▶ **Data section**:
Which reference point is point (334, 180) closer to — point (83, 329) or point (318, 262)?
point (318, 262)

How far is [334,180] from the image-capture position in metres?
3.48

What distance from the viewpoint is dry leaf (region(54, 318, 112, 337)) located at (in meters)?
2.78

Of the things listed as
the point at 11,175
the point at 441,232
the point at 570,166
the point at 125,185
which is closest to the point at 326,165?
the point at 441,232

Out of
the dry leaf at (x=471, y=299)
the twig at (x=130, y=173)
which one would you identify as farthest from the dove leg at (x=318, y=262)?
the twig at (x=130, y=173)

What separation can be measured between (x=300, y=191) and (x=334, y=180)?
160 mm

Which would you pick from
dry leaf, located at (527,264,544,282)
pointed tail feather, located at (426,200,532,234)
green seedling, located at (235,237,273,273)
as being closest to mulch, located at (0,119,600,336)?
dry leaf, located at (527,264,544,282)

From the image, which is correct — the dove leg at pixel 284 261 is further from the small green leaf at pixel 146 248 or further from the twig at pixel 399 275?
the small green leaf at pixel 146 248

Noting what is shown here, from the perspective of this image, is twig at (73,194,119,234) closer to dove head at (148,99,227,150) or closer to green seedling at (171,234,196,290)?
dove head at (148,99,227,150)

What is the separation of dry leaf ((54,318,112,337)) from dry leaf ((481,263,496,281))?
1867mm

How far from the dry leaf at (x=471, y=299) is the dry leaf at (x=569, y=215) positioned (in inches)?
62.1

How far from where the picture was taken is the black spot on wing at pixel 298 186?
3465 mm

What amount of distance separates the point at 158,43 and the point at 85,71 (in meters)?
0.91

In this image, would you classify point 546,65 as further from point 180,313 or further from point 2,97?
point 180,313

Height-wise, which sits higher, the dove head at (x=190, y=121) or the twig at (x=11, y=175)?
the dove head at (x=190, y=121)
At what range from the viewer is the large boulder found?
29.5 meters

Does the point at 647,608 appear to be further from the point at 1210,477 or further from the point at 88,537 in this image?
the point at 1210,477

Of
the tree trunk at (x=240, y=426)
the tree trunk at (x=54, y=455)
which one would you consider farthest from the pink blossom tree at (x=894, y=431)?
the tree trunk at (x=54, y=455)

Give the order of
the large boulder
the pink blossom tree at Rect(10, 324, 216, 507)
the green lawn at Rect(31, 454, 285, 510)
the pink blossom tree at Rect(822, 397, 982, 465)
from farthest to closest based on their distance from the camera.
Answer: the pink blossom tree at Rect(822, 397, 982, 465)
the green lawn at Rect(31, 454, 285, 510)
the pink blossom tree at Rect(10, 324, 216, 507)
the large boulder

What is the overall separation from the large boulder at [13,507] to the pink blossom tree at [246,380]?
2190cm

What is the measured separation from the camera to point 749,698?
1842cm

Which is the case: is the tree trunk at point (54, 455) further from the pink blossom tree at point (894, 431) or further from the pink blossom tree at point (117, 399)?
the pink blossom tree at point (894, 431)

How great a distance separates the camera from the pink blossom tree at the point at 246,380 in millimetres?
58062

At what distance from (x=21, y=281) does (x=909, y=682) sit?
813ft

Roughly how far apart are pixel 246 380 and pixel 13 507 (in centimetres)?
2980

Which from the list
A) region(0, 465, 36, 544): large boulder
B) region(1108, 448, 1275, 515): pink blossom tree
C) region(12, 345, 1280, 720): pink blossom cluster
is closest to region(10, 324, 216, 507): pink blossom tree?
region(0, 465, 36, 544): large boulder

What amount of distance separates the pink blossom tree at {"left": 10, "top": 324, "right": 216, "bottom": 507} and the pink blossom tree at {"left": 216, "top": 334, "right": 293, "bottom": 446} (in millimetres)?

▶ **Do this**: Beginning at the line that holds "Height-wise, which sits", write out word for word each line through the end of the records.

▶ **Response**:
Height-wise, which sits higher, the dove head at (x=190, y=121) or the twig at (x=11, y=175)?
the dove head at (x=190, y=121)
At what range from the viewer is the large boulder found?
29.5 meters

Does the point at 647,608 appear to be further from the point at 1210,477 or further from the point at 88,537 in this image?
the point at 1210,477

Of
the tree trunk at (x=240, y=426)
the tree trunk at (x=54, y=455)
which one would you consider farthest from the pink blossom tree at (x=894, y=431)?
the tree trunk at (x=54, y=455)

Give the order of
the large boulder
the pink blossom tree at Rect(10, 324, 216, 507)
the green lawn at Rect(31, 454, 285, 510)
the pink blossom tree at Rect(822, 397, 982, 465)
from farthest to closest based on their distance from the camera.
Answer: the pink blossom tree at Rect(822, 397, 982, 465)
the green lawn at Rect(31, 454, 285, 510)
the pink blossom tree at Rect(10, 324, 216, 507)
the large boulder

What is the overall separation from the large boulder at [13,507] to the pink blossom tree at [246,380]?
2190cm

What is the measured separation from the camera to point 749,698?
1842cm

Which is the case: is the tree trunk at point (54, 455) further from the pink blossom tree at point (894, 431) or further from the pink blossom tree at point (117, 399)?
the pink blossom tree at point (894, 431)

How great a distance separates the camera from the pink blossom tree at the point at 246,380 in millimetres?
58062

At what distance from (x=21, y=281) does (x=909, y=682) sit?
813ft

Roughly how far apart are pixel 246 380 and pixel 13 507 (in centimetres)?
2980

Which from the list
A) region(0, 465, 36, 544): large boulder
B) region(1108, 448, 1275, 515): pink blossom tree
C) region(12, 345, 1280, 720): pink blossom cluster
is closest to region(10, 324, 216, 507): pink blossom tree?
region(0, 465, 36, 544): large boulder

What amount of distance separates the pink blossom tree at {"left": 10, "top": 324, "right": 216, "bottom": 507} and the pink blossom tree at {"left": 216, "top": 334, "right": 293, "bottom": 446} (in millimetres)?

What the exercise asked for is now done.